Unsurprisingly, there is an enduring requirement for partnership and cross-disciplinary working (from the outset) in policy, planning and delivery, to ensure colleagues are working towards joint goals, with clearly defined roles and responsibilities. However, other factors can also have a significant impact on the quality and ethos of provision, and appear as difficult to remedy. Concern, for instance, that sexual health services for young people might attract negative attention from parents, community, and the media is used as justification for no services at all, or for masking the nature of provision in ambiguous names for clinics, or (non-explicit) inclusion in more generic services. Although our evidence suggests that the extent and type of sexual health provision can be more than doubled in sexual health services, rather than general health services, practitioners assert that the generic model is easier to incorporate and market in schools, and preferred by school authorities and some (although not all) young people. Ostensibly, generic services offer a screen to protect confidentiality, but systematic practices drawn up in partnership should be able to overcome this. Rather, the potential for stigma and uninvited attention that a sexual health service for young people might bring compromises the provision of services based on young people's expressed needs. Many sexual health service providers and teachers feel ill-equipped through lack of specialist training or support to fight the challenges this presents. Until sexual health services are normalised as a right and a requirement for schools, this precarious state of affair is likely to remain.

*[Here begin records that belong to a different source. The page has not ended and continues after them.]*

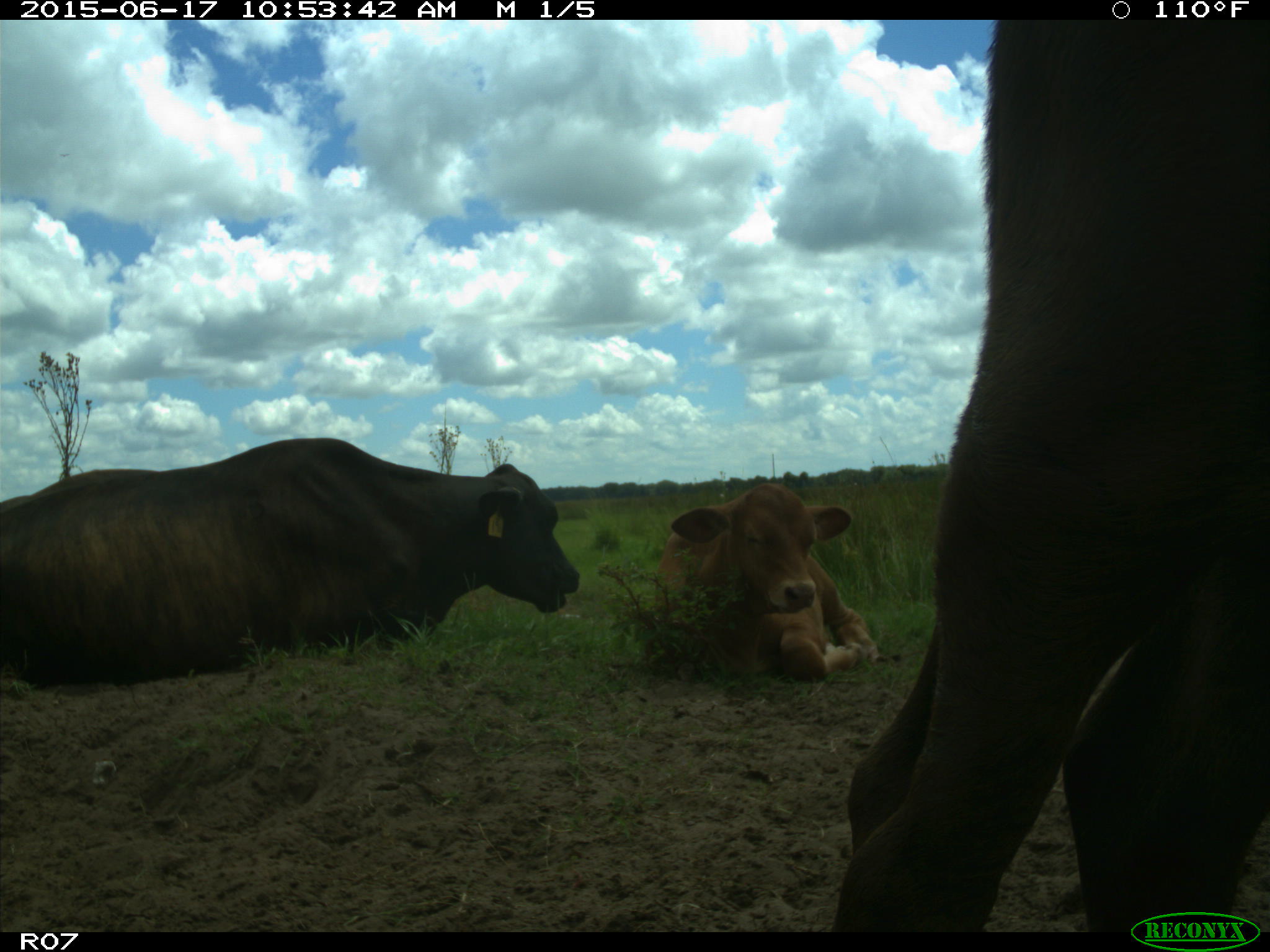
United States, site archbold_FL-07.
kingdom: Animalia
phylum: Chordata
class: Mammalia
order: Artiodactyla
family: Bovidae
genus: Bos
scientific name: Bos taurus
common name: domestic cow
Bos taurus (domestic cow).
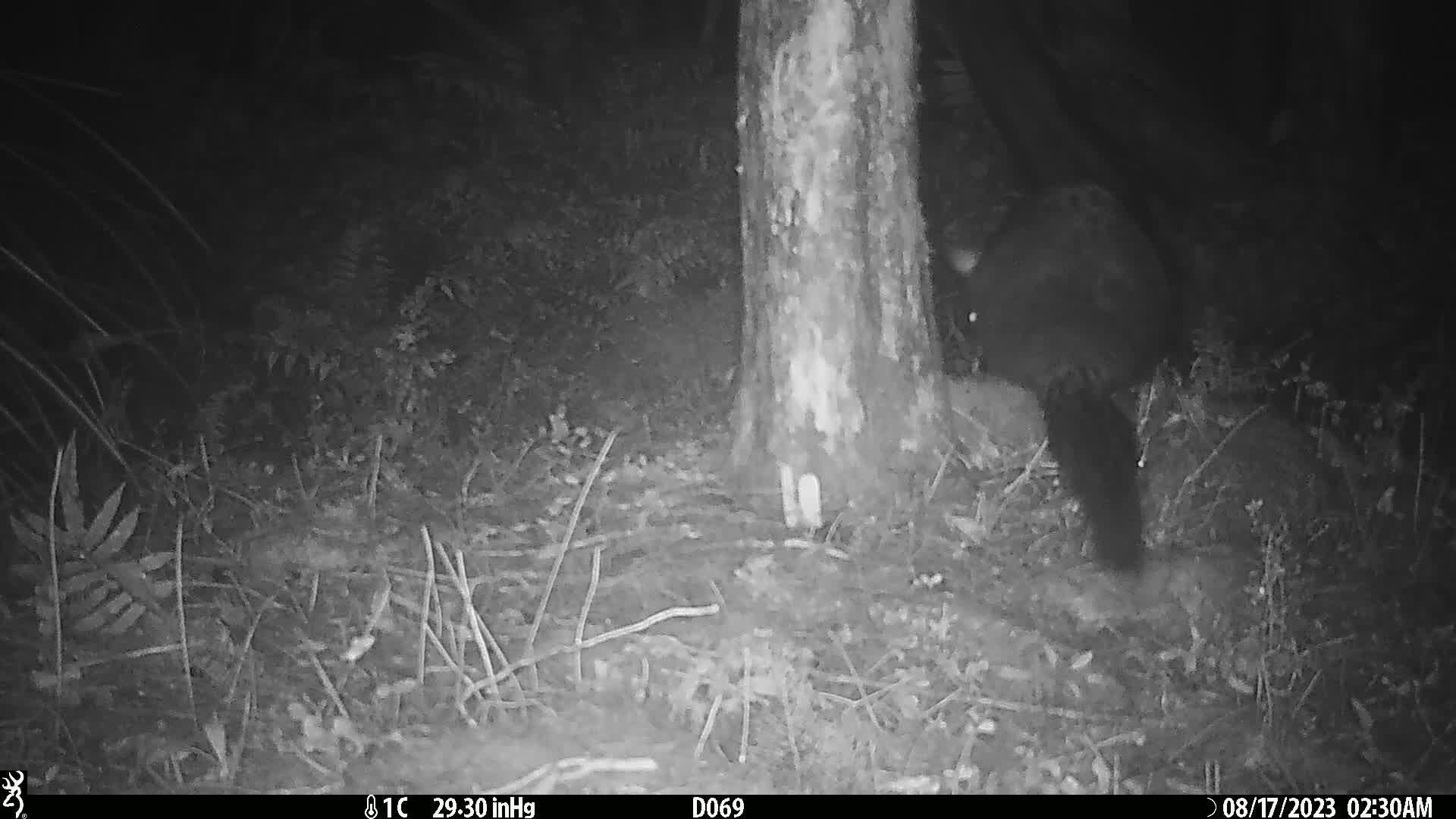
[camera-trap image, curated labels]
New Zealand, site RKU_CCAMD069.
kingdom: Animalia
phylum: Chordata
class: Mammalia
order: Diprotodontia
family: Phalangeridae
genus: Trichosurus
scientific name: Trichosurus vulpecula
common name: common brushtail possum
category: possum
Possum (common brushtail possum) (Trichosurus vulpecula).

This brings us to some final thoughts on priorities for future research. As for SRE, any related sexual health services must be built on young people's needs. A majority of our participants had yet to include needs assessment and evaluation as a routine aspect of the service. Insights from young people (prior to developing services) concerning their preferences and needs, and experiences from those already using services, would enrich service development. Related to this is the need for exploration of the perceptions and potential stigma attached to services – with an explicit sexual health name and focus – from the perspectives of students, teachers, and other community stakeholders. Currently, it seems services are being shaped by (sometimes imagined) fear of opposition from dominant, although not necessarily representative, voices. Locality-based research to identify facilitators and obstacles to collaboration, effective inter-professional working, and provision of holistic services will be a necessary first-step. Pragmatically, this will include the need for safe arenas for airing and identifying concerns about confidentiality and stigma because, as our data suggest, this can undermine the whole ethos of a service, its marketing materials, and ultimately the services on offer. In addition to these issues, the sustainability of services is a universal and enduring problem. With the plan to implement statutory PSHE from 2011, there would have been clear scope to enhance partnership working between SRE and SBSHS/SLSHS, within a context of increasing choice and accessibility for young people (Department of Health [ 8]; Teenage Pregnancy Independent Advisory Group [35]). The loss of these plans for mandatory SRE, however, removes a key element in the potential for joined up services and education that can support young people to enhance their confidence, knowledge and, ultimately, their sexual health.